● MATERIAL PROVIDED

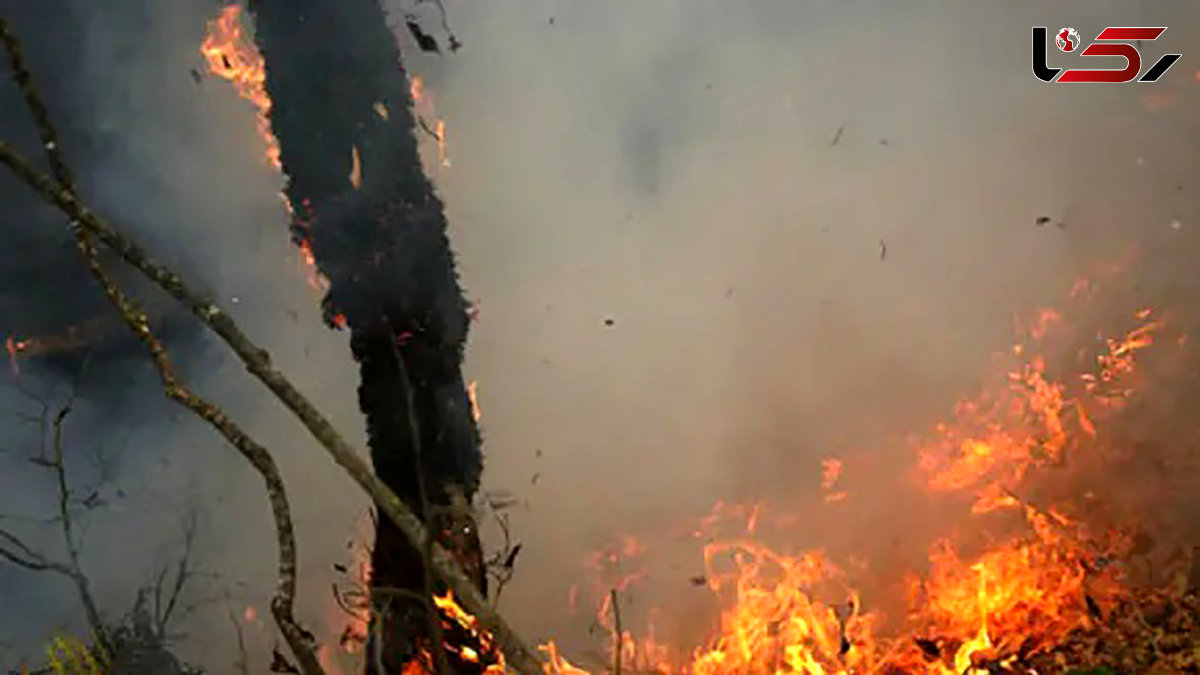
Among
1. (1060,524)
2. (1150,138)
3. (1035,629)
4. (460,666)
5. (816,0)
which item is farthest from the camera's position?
(816,0)

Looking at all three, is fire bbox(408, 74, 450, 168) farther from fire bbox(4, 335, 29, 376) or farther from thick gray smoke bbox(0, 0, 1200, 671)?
fire bbox(4, 335, 29, 376)

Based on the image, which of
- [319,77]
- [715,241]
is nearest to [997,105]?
[715,241]

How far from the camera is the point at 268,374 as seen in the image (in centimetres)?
383

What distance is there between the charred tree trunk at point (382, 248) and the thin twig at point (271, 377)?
60.8 inches

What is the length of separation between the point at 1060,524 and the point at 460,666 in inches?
190

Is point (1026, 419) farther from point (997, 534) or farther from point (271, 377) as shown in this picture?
point (271, 377)

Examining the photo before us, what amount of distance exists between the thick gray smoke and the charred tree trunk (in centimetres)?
401

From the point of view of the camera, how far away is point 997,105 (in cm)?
910

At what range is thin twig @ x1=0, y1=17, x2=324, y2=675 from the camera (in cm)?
353

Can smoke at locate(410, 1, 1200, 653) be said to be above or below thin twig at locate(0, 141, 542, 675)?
above

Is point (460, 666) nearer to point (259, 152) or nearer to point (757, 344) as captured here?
point (757, 344)

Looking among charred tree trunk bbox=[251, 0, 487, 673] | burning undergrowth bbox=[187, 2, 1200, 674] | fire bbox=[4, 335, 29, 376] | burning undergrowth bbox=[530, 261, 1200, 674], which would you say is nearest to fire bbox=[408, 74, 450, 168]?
burning undergrowth bbox=[187, 2, 1200, 674]

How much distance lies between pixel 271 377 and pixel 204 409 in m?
0.28

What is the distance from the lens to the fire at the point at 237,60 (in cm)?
932
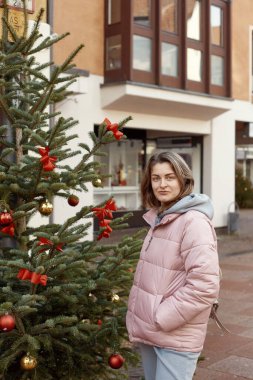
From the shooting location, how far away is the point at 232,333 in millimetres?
5941

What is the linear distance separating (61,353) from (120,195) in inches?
528

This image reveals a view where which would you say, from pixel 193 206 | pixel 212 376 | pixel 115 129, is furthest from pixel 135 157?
pixel 193 206

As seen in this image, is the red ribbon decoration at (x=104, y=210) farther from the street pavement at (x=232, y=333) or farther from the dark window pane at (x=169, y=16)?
the dark window pane at (x=169, y=16)

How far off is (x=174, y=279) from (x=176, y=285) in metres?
0.03

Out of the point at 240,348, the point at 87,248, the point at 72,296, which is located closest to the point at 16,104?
the point at 87,248

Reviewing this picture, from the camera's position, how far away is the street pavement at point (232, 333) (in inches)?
183

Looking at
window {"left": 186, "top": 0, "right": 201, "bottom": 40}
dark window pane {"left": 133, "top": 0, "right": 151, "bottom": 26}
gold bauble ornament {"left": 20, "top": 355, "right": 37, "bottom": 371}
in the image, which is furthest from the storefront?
gold bauble ornament {"left": 20, "top": 355, "right": 37, "bottom": 371}

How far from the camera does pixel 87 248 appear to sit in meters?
3.44

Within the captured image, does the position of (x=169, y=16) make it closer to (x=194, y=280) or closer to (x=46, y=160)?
(x=46, y=160)

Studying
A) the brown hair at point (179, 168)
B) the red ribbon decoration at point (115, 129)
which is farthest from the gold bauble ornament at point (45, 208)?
the brown hair at point (179, 168)

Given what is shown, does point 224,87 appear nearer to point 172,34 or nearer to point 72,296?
point 172,34

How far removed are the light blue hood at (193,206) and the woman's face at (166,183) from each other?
0.08 m

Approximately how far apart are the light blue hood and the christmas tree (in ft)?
2.08

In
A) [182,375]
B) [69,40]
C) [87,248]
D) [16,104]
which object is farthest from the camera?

● WHAT TO PRODUCE
Update the rows above so that every "charred tree trunk" becomes "burnt tree trunk", leaving everything else unchanged. Omit the pictures from your answer.

● CORRECT RESULT
Among
1. (1060,524)
2. (1150,138)
3. (1035,629)
4. (460,666)
5. (816,0)
which item is farthest from the camera's position?
(816,0)

Looking at all three, is fire bbox(408, 74, 450, 168) farther from fire bbox(4, 335, 29, 376) or farther from thick gray smoke bbox(0, 0, 1200, 671)?
fire bbox(4, 335, 29, 376)

Based on the image, which of
- [319,77]
- [715,241]
is nearest to [997,105]?
[715,241]

How far from the camera is the point at 268,374 as seen in the image (in centimetres)?
383

What distance is there between the burnt tree trunk at point (382, 248) and the thin twig at point (271, 377)?
60.8 inches

What is the length of separation between the point at 1060,524 and the point at 460,666 in inches?
190

Is point (1026, 419) farther from point (997, 534) or farther from point (271, 377) as shown in this picture?
point (271, 377)

Examining the photo before us, what amount of distance exists between the thick gray smoke and the burnt tree trunk (in centimetres)?
401

From the point of view of the camera, how far away is point 997,105 (in cm)?
910

At what range is thin twig @ x1=0, y1=17, x2=324, y2=675 from the camera (in cm)?
353

Can smoke at locate(410, 1, 1200, 653) be said to be above or below thin twig at locate(0, 141, 542, 675)?
above

Is point (460, 666) nearer to point (259, 152) or nearer to point (757, 344) as captured here?
point (757, 344)

Looking among burnt tree trunk bbox=[251, 0, 487, 673] | burning undergrowth bbox=[187, 2, 1200, 674] | fire bbox=[4, 335, 29, 376] | burning undergrowth bbox=[530, 261, 1200, 674], which would you say is nearest to fire bbox=[408, 74, 450, 168]?
burning undergrowth bbox=[187, 2, 1200, 674]

How much distance lies between pixel 271 377 and pixel 204 409 in m?
0.28

What is the distance from the lens to the fire at the point at 237,60 (in cm)?
932
From the shooting location, how far away is the point at 232,333 in millimetres?
5941

What is the linear distance separating (61,353) from (120,195) in inches?
528

This image reveals a view where which would you say, from pixel 193 206 | pixel 212 376 | pixel 115 129, is furthest from pixel 135 157?
pixel 193 206

As seen in this image, is the red ribbon decoration at (x=104, y=210) farther from the street pavement at (x=232, y=333) or farther from the dark window pane at (x=169, y=16)?
the dark window pane at (x=169, y=16)

How far off is (x=174, y=279) from (x=176, y=285) in metres?
0.03

Out of the point at 240,348, the point at 87,248, the point at 72,296, which is located closest to the point at 16,104?
the point at 87,248

Reviewing this picture, from the camera's position, how far away is the street pavement at point (232, 333) (in inches)?
183

Looking at
window {"left": 186, "top": 0, "right": 201, "bottom": 40}
dark window pane {"left": 133, "top": 0, "right": 151, "bottom": 26}
gold bauble ornament {"left": 20, "top": 355, "right": 37, "bottom": 371}
in the image, which is furthest from the storefront?
gold bauble ornament {"left": 20, "top": 355, "right": 37, "bottom": 371}

How far from the camera does pixel 87 248 appear to sit in meters?
3.44

Within the captured image, does the position of (x=169, y=16) make it closer to (x=194, y=280) or closer to (x=46, y=160)?
(x=46, y=160)

Studying
A) the brown hair at point (179, 168)
B) the red ribbon decoration at point (115, 129)
which is farthest from the gold bauble ornament at point (45, 208)?
the brown hair at point (179, 168)

Given what is shown, does point 224,87 appear nearer to point 172,34 or nearer to point 72,296?
point 172,34

How far removed are the light blue hood at (193,206) and the woman's face at (166,183) from each other?
0.08 m

Approximately how far apart are the light blue hood and the christmas tree (in ft)?
2.08

In
A) [182,375]
B) [69,40]
C) [87,248]
D) [16,104]
which object is farthest from the camera?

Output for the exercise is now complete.